30 June 2021

Supreme Court Won’t Hear School Transgender Bathroom Case


On Monday, the United States Supreme Court denied certiorari in Grimm v. Gloucester County School Board, a case involving a transgender student – Gavin Grimm – who was banned from using the school restrooms consistent with his gender identity.  Justices Thomas and Alito would have granted certiorari and would have heard the case, but they were outnumbered by their colleagues on the country’s highest bench.  The result is that the earlier decision of the Fourth Circuit Court of Appeals is the law for that region – Maryland, North Carolina, South Carolina, Virginia, and West Virginia.

Despite a messy procedural history which dates back several years and includes a prior denial of certiorari by the Supreme Court, the basic principle to be extracted from the Grimm case is that Title IX, which prohibits discrimination on the basis of sex, applies to transgender students.  More specifically, Grimm stands for the proposition that restroom policies that separate transgender students from their peers, and denial of providing transgender students with academic transcripts accurately reflecting their sex / gender identity, violate Title IX.  The Equal Protection Clause of the Fourteenth Amendment of the U.S. Constitution similarly protects transgender students from discrimination.  The Court of Appeals reasoned that the school board’s policy of requiring transgender students to use either a single‑stall restroom or a restroom matching their “biological gender” was not substantially‑related to the goal of protecting students’ privacy.  The school district at issue adopted its policy at the same time that many schools and municipalities around the country were adopting so-called “bathroom bills.”

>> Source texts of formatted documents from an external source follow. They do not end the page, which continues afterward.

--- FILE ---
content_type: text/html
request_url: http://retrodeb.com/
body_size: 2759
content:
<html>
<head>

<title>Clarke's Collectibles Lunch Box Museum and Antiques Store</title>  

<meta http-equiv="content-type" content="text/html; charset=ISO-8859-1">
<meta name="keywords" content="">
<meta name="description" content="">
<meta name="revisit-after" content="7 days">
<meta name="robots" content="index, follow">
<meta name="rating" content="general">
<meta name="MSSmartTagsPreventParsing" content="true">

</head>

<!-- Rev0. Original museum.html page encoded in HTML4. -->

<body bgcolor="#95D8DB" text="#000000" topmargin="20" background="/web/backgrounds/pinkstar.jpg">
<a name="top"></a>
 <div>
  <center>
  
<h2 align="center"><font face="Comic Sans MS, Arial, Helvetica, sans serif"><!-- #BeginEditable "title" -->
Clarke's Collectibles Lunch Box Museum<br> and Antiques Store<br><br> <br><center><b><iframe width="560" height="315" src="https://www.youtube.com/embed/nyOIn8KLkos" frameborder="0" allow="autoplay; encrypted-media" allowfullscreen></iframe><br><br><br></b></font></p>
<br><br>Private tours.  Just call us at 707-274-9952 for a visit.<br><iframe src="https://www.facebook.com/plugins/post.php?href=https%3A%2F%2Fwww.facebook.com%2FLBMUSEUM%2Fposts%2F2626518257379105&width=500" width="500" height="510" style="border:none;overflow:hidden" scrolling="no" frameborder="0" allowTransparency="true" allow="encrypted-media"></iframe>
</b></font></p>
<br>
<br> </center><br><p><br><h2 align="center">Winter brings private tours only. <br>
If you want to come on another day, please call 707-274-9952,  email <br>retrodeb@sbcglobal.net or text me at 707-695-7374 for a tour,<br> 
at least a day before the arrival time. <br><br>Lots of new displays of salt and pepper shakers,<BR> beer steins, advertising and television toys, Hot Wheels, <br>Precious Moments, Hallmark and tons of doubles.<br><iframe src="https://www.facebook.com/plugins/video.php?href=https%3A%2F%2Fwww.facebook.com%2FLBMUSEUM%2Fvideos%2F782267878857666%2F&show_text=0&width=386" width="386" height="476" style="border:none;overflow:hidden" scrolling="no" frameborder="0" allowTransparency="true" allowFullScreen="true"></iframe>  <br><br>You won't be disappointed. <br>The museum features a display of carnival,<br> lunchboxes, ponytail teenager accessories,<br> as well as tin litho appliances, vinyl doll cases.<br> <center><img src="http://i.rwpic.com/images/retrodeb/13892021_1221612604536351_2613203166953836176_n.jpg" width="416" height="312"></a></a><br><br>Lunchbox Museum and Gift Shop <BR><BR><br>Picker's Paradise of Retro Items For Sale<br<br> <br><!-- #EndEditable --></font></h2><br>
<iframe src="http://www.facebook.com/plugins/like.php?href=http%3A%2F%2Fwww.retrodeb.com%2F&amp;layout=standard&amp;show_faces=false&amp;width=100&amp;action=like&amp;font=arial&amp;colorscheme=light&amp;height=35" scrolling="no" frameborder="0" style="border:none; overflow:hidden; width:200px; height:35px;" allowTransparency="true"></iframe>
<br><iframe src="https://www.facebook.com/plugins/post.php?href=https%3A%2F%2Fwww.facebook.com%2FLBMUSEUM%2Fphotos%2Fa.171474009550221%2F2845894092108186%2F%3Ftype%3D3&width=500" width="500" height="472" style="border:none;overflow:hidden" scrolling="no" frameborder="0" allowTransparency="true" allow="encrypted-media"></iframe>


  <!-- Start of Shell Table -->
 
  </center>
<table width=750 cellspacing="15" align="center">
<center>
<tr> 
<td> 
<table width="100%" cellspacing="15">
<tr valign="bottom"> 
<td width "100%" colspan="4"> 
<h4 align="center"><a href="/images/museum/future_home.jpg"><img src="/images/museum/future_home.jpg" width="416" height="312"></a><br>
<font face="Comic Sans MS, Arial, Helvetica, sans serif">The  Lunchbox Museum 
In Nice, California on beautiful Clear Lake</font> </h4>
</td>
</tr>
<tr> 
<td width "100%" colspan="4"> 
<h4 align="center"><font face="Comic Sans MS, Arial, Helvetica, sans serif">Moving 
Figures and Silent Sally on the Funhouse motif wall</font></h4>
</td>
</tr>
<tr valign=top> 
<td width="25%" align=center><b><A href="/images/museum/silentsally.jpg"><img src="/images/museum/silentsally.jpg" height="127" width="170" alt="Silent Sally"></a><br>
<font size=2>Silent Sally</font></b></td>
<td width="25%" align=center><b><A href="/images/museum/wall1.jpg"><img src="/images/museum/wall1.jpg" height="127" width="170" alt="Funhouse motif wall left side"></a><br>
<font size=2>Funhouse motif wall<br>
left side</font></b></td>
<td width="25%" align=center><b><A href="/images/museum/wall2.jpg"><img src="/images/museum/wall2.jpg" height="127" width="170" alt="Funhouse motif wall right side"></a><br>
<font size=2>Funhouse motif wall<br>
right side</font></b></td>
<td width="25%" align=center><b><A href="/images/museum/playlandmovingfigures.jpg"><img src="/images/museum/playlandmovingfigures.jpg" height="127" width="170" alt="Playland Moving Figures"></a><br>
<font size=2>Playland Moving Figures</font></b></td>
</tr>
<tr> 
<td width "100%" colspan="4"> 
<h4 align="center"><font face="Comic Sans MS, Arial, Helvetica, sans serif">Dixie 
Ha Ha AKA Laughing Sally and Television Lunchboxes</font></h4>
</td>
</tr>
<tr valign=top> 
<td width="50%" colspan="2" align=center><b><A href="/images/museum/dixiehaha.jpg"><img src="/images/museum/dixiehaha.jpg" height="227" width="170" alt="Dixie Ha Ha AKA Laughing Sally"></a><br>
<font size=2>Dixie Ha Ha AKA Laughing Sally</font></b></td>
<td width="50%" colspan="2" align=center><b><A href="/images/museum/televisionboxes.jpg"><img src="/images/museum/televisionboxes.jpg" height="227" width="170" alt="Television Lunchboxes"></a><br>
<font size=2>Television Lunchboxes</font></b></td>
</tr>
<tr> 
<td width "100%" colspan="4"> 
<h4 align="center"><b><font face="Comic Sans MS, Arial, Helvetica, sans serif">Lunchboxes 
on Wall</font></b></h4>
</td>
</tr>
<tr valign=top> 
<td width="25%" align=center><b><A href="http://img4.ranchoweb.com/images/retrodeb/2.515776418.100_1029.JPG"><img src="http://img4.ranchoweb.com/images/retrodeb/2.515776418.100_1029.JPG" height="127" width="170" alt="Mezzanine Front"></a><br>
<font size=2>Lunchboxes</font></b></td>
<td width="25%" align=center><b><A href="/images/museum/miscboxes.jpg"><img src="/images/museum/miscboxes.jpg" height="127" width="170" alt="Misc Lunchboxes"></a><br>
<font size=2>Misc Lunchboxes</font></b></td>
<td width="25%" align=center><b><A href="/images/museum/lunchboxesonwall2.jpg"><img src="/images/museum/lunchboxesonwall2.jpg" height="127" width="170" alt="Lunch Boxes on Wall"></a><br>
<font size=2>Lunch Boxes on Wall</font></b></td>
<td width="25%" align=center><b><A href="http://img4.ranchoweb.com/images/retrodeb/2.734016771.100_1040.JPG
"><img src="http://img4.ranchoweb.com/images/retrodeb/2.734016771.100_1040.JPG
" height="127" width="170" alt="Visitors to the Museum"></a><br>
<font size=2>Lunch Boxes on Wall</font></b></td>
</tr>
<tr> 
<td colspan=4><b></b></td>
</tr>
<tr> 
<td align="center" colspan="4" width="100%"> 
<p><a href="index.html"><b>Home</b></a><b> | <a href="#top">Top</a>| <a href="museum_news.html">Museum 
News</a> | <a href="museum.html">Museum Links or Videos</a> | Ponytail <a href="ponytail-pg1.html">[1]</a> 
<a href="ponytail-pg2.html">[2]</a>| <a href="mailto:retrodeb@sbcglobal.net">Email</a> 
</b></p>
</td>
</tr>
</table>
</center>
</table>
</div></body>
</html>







The Fourth Circuit joins a growing number of courts that have ruled in favor of transgender students following last summer’s Supreme Court decision in Bostock v. Clayton County, wherein Title VII was found to protect employees against discrimination on the basis of sexual orientation or gender identity.  We can expect more courts to rule similarly over the next several years.  Given the Supreme Court’s denial of certiorari for Grimm, a review of the issue at the highest level may not occur unless other appellate courts break rank and cause a circuit split.  In the meantime, schools and universities subject to Title IX should heed the trajectory of the law in this area when evaluating issues relative to treatment of students based on sexual orientation and gender identity.